La participation active des personnes ayant une expérience vécue des services de santé mentale ou ayant fait l’objet d’une intervention psychiatrique involontaire dans les politiques et pratiques qui les concernent est également inscrite dans une directive de la CDPH (article 4(3)). La participation active des personnes qui ont une expérience vécue ne se limite en aucun cas à l’offre de services. Des exemples pris dans le monde entier mettent en évidence la diversité des fonctions que les personnes ayant des troubles psychosociaux peuvent assumer en matière de santé mentale, notamment dans la recherche, l'élaboration des politiques, la défense des droits, etc. Cette sous-partie est toutefois consacrée au soutien direct par les pairs dans les services de santé mentale (dont les hôpitaux et les services communautaires).

Selon une méta-analyse de Julie Repper et Tim Carter (2011, p.392) consacrée au soutien par des pairs travaillant dans les services de santé mentale, ces travailleurs « peuvent entraîner une diminution des admissions dans leur environnement de travail » et il est probable qu’ils contribuent indirectement à réduire l’utilisation des pratiques coercitives. Selon Repper et Carter, avec une formation, une supervision et une gestion satisfaisantes, cette cohorte a le « potentiel d’induire des changements axés sur le rétablissement dans les services » (Repper et Carter, 2011, p.392). 

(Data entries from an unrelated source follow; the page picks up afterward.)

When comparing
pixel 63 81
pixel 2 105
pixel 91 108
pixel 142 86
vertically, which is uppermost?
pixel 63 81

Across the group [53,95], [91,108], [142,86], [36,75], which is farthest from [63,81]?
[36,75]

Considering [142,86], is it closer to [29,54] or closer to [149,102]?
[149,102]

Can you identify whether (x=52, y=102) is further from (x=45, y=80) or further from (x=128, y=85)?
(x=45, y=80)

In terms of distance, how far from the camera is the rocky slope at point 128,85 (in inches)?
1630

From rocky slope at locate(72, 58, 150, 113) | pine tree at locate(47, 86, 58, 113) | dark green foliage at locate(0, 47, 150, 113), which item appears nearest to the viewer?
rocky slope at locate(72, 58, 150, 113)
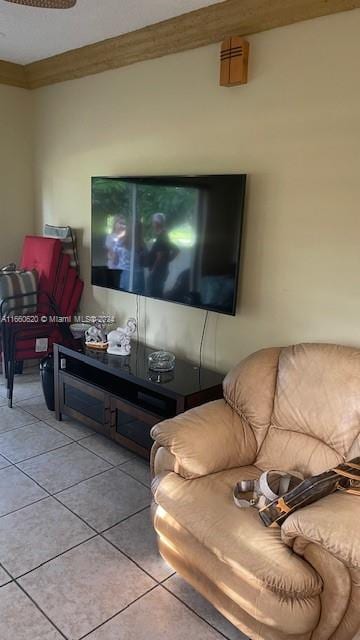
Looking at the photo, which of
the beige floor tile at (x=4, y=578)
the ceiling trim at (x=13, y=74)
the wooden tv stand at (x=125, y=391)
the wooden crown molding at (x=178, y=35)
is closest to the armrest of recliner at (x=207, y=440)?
the wooden tv stand at (x=125, y=391)

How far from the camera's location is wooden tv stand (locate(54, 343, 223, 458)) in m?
2.62

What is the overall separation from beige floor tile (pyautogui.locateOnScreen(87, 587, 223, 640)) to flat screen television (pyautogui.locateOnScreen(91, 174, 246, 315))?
4.72 ft

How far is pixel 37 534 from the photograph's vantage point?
7.30 feet

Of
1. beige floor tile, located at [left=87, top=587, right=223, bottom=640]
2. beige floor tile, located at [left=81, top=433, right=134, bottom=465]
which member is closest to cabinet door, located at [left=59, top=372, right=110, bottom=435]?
beige floor tile, located at [left=81, top=433, right=134, bottom=465]

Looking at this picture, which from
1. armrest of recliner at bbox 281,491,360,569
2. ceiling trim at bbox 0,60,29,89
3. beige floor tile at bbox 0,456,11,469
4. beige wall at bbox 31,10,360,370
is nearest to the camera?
armrest of recliner at bbox 281,491,360,569

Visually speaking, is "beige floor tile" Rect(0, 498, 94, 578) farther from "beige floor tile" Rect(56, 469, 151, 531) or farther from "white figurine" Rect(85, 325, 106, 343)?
"white figurine" Rect(85, 325, 106, 343)

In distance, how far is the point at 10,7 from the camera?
9.23 ft

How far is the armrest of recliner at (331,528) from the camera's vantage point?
1.45 metres

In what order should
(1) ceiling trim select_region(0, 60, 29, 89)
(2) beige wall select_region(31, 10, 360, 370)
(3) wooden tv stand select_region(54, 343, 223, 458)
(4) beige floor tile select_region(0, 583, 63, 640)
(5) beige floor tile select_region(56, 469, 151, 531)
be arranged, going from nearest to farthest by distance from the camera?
(4) beige floor tile select_region(0, 583, 63, 640)
(2) beige wall select_region(31, 10, 360, 370)
(5) beige floor tile select_region(56, 469, 151, 531)
(3) wooden tv stand select_region(54, 343, 223, 458)
(1) ceiling trim select_region(0, 60, 29, 89)

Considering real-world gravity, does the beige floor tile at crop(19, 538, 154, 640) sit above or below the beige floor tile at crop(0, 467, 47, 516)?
below

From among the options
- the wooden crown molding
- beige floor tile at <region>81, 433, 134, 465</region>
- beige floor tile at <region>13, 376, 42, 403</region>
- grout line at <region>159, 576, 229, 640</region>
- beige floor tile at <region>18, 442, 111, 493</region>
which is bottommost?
grout line at <region>159, 576, 229, 640</region>

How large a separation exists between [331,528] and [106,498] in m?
1.36

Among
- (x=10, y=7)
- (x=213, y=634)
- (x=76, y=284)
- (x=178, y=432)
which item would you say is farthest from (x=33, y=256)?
(x=213, y=634)

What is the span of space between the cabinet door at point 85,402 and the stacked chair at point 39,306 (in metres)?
0.40
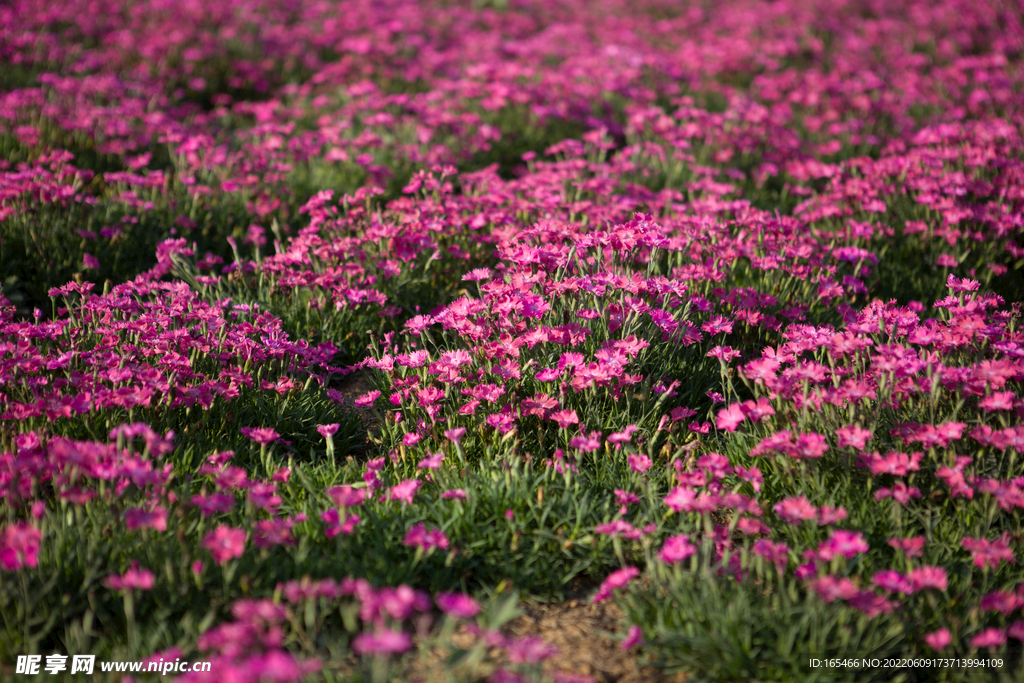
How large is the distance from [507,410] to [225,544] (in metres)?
1.40

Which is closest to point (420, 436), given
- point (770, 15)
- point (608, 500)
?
point (608, 500)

 i.    Réseau sur l’entente de voix – International

Les groupes du Réseau sur l’entente de voix reposent sur l'idée que les membres - ceux qui entendent, voient ou ressentent des choses que les autres ne perçoivent pas - peuvent échanger mutuellement des stratégies efficaces dans un espace sûr et où ils bénéficient d’un soutien. Les groupes du Réseau sur l’entente de voix sont présents dans le monde entier, dans des pays aussi divers que la Grèce, le Danemark, le Royaume-Uni, l’Ouganda, le Japon, l’Australie et les États-Unis (contribution n° 27). Le Royaume-Uni, à lui seul, comprendrait plus de 180 groupes, y compris des groupes pour les jeunes, les détenus, les femmes et les personnes issues des communautés « noires et des minorités ethniques » (contribution n° 27).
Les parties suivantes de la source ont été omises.